Iran : Trump menace d'une réponse "très forte" si exécution de manifestants
Iran : Trump menace d'une réponse très forte en cas d'exécution

Menace de Donald Trump face à l'exécution de manifestants en Iran

Le président américain Donald Trump a averti Téhéran d'une réponse "très forte" si le régime iranien exécutait des personnes arrêtées lors des manifestations qui secouent le pays depuis fin décembre. Alors qu'une première sentence capitale est prévue ce mercredi 14 janvier, Washington menace de réagir avec vigueur.
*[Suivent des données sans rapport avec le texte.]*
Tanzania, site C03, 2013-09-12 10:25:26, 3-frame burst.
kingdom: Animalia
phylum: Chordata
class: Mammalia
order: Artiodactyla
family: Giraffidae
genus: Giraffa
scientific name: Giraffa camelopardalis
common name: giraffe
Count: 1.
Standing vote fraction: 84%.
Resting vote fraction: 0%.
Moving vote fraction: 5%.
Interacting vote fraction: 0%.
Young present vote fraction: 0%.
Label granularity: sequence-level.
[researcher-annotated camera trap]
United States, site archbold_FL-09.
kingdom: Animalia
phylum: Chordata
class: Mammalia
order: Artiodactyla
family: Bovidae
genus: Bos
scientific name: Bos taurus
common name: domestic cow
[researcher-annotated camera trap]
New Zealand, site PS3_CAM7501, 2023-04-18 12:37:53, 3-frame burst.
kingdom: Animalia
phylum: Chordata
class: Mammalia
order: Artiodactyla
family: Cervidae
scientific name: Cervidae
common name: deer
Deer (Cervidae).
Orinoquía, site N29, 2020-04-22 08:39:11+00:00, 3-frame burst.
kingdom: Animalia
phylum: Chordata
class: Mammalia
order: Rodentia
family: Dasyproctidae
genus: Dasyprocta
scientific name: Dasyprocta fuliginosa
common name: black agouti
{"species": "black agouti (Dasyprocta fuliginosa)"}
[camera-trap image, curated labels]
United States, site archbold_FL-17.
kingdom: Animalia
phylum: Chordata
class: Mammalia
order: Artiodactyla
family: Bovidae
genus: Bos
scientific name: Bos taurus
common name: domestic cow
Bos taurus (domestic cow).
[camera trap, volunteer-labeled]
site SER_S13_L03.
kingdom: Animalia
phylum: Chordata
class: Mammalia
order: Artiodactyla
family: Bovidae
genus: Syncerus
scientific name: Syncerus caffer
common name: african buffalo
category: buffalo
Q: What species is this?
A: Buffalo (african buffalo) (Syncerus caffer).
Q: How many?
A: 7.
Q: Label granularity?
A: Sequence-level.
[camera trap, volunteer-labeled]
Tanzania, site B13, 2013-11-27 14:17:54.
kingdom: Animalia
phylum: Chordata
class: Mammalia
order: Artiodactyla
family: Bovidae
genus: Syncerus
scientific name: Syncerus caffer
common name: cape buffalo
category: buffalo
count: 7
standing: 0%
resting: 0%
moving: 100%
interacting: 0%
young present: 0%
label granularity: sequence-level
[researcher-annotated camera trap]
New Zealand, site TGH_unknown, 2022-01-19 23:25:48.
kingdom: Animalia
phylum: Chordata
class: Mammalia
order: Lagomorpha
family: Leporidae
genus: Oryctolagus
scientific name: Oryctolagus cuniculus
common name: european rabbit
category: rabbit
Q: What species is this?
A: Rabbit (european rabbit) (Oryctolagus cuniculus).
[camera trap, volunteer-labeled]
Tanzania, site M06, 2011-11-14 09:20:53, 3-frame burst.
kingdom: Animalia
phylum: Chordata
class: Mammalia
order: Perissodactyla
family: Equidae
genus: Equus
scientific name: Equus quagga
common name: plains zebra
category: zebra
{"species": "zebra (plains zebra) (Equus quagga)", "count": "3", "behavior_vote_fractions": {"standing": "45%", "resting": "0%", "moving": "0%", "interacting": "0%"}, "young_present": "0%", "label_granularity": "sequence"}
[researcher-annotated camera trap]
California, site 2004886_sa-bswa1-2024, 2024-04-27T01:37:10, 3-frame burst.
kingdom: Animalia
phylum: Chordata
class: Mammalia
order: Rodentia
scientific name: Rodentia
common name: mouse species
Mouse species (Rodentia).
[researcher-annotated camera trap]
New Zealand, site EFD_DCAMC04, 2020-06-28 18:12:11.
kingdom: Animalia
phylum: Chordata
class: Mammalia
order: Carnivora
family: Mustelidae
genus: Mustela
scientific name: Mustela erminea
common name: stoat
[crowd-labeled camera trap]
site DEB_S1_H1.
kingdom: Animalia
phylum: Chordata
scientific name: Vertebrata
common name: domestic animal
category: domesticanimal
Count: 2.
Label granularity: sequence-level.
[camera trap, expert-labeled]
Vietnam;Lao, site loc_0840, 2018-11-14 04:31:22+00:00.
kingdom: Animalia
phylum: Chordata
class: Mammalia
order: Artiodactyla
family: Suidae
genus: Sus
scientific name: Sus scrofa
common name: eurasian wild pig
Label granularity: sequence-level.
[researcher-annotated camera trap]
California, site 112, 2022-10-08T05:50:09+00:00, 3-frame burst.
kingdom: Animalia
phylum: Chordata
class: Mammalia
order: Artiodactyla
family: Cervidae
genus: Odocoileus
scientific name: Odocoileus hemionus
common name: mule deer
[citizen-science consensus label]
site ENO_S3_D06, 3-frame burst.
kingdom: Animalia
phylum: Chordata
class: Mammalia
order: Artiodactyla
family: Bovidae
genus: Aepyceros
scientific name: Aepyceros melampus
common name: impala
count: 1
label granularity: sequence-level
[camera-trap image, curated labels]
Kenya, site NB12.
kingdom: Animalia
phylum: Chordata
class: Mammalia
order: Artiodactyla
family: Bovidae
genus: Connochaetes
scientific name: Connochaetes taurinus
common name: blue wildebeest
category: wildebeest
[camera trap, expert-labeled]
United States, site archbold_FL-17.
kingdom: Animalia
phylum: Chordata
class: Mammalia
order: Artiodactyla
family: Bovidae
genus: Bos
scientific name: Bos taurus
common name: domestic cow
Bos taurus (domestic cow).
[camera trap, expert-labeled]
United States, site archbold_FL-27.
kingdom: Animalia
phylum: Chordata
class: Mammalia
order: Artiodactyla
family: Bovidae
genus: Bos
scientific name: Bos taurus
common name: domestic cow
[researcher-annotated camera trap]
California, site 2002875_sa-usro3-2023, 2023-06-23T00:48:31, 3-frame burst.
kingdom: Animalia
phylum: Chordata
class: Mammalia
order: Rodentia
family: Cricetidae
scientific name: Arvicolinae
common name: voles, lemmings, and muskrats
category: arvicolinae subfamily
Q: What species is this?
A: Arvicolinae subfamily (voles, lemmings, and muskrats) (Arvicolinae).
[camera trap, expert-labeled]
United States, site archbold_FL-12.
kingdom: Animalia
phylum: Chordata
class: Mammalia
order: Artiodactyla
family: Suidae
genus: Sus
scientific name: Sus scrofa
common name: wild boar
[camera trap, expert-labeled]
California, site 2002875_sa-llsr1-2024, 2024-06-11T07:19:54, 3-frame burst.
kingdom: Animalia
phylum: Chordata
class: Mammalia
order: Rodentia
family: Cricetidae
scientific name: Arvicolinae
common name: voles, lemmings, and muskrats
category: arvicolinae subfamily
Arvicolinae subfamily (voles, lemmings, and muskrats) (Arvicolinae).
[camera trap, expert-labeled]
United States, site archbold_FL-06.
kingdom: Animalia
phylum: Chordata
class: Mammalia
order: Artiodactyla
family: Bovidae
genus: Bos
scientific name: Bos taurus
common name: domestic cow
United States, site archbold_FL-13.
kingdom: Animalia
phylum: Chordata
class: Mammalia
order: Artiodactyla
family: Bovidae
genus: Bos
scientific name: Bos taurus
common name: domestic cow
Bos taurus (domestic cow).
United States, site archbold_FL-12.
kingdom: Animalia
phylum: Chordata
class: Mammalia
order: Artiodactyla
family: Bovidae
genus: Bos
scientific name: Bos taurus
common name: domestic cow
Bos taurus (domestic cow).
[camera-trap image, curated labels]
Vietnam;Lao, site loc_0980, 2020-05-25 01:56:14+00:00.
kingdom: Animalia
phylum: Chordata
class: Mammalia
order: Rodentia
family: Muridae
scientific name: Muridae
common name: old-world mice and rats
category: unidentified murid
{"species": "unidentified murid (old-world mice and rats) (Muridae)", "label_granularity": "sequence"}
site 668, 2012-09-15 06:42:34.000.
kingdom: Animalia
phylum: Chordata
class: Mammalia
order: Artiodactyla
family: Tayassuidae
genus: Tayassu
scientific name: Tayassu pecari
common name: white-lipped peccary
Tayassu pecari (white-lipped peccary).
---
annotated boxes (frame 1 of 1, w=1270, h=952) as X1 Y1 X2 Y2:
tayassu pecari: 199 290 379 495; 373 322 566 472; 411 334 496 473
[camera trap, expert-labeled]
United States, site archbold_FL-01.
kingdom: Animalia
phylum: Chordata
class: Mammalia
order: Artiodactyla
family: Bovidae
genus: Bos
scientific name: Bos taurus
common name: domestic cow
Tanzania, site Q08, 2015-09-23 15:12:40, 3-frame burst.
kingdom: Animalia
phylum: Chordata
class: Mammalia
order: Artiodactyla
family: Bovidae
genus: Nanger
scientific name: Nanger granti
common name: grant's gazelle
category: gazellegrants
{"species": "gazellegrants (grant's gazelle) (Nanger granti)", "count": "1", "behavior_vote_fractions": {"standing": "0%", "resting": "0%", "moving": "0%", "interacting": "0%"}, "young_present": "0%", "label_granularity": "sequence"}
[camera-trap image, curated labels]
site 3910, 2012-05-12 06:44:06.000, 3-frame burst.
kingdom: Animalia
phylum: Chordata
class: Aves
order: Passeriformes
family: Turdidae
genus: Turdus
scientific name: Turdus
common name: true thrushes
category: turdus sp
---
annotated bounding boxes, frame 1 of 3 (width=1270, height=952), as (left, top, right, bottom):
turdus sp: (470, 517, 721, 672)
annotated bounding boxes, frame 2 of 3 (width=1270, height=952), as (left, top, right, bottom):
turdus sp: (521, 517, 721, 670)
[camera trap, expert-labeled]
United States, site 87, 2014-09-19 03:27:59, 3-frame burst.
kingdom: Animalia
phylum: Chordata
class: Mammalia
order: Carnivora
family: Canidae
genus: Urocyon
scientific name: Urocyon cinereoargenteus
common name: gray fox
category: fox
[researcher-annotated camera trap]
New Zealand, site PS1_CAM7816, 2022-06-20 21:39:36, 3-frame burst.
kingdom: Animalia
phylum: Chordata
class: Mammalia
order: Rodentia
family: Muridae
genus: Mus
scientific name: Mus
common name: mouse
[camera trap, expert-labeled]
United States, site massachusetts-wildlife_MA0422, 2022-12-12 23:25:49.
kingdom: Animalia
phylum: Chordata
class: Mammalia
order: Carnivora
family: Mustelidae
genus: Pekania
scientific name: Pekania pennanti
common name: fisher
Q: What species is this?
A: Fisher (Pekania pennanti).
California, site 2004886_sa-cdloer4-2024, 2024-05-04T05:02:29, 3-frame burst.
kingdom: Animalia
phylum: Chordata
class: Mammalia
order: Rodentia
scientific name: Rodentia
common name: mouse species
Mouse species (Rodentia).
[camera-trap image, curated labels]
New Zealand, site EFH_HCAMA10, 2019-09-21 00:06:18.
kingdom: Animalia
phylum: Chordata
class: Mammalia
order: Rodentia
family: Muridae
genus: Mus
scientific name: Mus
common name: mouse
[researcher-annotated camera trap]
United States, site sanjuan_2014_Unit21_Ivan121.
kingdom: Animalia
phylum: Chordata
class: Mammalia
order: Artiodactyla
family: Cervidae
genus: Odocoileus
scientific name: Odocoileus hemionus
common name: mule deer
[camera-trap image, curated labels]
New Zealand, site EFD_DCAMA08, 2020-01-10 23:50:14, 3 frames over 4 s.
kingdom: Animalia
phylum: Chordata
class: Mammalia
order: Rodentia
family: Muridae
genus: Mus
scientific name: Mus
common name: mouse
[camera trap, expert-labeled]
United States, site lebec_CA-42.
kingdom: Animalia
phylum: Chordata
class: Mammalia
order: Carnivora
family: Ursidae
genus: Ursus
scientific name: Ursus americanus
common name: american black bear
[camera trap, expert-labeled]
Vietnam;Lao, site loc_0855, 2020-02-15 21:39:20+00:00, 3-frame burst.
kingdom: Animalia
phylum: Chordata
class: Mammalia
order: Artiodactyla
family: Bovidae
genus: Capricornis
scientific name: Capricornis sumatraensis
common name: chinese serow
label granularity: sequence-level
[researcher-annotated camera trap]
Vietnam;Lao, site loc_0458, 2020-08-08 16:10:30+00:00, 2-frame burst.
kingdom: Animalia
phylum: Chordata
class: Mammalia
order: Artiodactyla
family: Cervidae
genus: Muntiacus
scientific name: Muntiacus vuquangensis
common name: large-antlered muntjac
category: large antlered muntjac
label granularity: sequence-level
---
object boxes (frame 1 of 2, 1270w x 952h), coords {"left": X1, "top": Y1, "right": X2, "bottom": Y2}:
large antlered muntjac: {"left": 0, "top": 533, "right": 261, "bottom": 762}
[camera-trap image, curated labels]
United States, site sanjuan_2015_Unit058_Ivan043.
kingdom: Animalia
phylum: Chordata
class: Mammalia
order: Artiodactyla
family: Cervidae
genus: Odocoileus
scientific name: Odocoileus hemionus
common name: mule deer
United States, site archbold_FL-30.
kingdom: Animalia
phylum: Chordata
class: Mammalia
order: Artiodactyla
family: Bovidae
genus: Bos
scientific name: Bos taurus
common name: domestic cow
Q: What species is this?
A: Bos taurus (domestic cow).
La répression des troubles a déjà causé au moins 734 morts, selon des organisations non gouvernementales.

Un ultimatum américain

Interrogé mardi soir par un journaliste de la chaîne CBS, Donald Trump a déclaré : "Nous agirons de manière très forte s'ils font une chose pareille." Selon le Département d'État américain, l'exécution d'Erfan Soltani, un jeune homme de 26 ans, est programmée pour ce mercredi 14 janvier. Plus de 10 600 manifestants auraient été arrêtés par les autorités iraniennes. Amnesty International a demandé à l'Iran de surseoir immédiatement à toutes les exécutions, y compris celle d'Erfan Soltani.

La position de Téhéran

En réponse, le pouvoir iranien dénonce un prétexte à une intervention militaire de Washington. Le chef de la diplomatie iranienne, Abbas Araghchi, a affirmé sur Al Jazeera que la décision de couper l'internet avait été prise en raison d'opérations terroristes dont les ordres venaient de l'étranger. Il a ajouté : "Nous sommes préparés pour toute éventualité et nous espérons que Washington fera un choix guidé par la sagesse."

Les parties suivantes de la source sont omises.